- EXTRAIT SOURCE:
Le Pourquoi Pas ? IV est le quatrième navire baptisé Pourquoi Pas ? par le commandant Jean-Baptiste Charcot. Construit à Saint-Malo sur les plans de François Gautier, c'est un navire destiné aux explorations polaires de 57 m hors-tout gréé en trois-mâts barque. Ses dimensions sont de 42.58 x 9.49 x 4.08. Il est équipé d'un moteur compound deux cylindres fabriqué à Nantes par De la Brosse & Fouché d'une puissance de 500 CV. Le navire comporte trois laboratoires et une bibliothèque. Il jauge 449 tx et embarque 34 hommes d'équipage et 4 ou 5 scientifiques.

- TÂCHE A: Affichez à l'identique le passage de l'extrait sur le Pourquoi Pas ? IV qui commence par « Le Pourquoi Pas » et se termine par « ou 5 scientifiques. ».

- Enregistrements issus d'une collection:

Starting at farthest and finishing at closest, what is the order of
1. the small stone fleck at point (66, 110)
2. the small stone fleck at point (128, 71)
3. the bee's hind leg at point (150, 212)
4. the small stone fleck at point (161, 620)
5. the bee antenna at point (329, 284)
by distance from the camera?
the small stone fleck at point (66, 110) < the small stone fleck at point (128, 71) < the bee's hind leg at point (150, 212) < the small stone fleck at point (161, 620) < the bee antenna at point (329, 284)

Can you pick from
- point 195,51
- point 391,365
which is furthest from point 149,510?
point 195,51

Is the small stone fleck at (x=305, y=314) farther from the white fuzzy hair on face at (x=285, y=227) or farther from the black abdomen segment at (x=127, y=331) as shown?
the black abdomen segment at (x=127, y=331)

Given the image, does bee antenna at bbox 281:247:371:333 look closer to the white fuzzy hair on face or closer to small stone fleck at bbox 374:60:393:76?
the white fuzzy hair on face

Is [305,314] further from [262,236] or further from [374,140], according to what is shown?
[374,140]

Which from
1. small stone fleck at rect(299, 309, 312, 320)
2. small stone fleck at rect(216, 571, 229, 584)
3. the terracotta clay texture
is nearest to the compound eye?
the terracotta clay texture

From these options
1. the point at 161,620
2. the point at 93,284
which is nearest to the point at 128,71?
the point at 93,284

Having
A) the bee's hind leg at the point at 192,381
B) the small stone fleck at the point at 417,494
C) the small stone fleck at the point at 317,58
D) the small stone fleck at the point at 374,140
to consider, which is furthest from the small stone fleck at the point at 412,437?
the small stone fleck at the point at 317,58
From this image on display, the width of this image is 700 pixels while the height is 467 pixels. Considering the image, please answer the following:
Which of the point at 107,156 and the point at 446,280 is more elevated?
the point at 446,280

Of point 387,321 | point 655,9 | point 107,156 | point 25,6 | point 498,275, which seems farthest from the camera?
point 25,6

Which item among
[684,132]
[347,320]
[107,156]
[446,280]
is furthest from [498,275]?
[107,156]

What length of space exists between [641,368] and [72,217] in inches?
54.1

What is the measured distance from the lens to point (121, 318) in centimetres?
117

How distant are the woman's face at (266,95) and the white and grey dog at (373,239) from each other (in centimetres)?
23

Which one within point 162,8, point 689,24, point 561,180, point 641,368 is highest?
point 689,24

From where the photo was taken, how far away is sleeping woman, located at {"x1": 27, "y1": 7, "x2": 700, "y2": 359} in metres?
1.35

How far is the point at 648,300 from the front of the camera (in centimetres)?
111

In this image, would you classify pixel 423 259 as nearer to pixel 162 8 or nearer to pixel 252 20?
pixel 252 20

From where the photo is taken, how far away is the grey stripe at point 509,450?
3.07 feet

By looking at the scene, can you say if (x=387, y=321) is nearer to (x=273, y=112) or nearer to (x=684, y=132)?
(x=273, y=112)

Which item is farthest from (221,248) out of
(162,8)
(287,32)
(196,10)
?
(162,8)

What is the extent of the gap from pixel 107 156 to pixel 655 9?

- TÂCHE B: Relevez et recopiez chaque ligne des enregistrements qui contient la chaîne « hind ».

- RÉPONSE A:
Le Pourquoi Pas ? IV est le quatrième navire baptisé Pourquoi Pas ? par le commandant Jean-Baptiste Charcot. Construit à Saint-Malo sur les plans de François Gautier, c'est un navire destiné aux explorations polaires de 57 m hors-tout gréé en trois-mâts barque. Ses dimensions sont de 42.58 x 9.49 x 4.08. Il est équipé d'un moteur compound deux cylindres fabriqué à Nantes par De la Brosse & Fouché d'une puissance de 500 CV. Le navire comporte trois laboratoires et une bibliothèque. Il jauge 449 tx et embarque 34 hommes d'équipage et 4 ou 5 scientifiques.

- RÉPONSE B:
3. the bee's hind leg at point (150, 212)
the small stone fleck at point (66, 110) < the small stone fleck at point (128, 71) < the bee's hind leg at point (150, 212) < the small stone fleck at point (161, 620) < the bee antenna at point (329, 284)
A) the bee's hind leg at the point at 192,381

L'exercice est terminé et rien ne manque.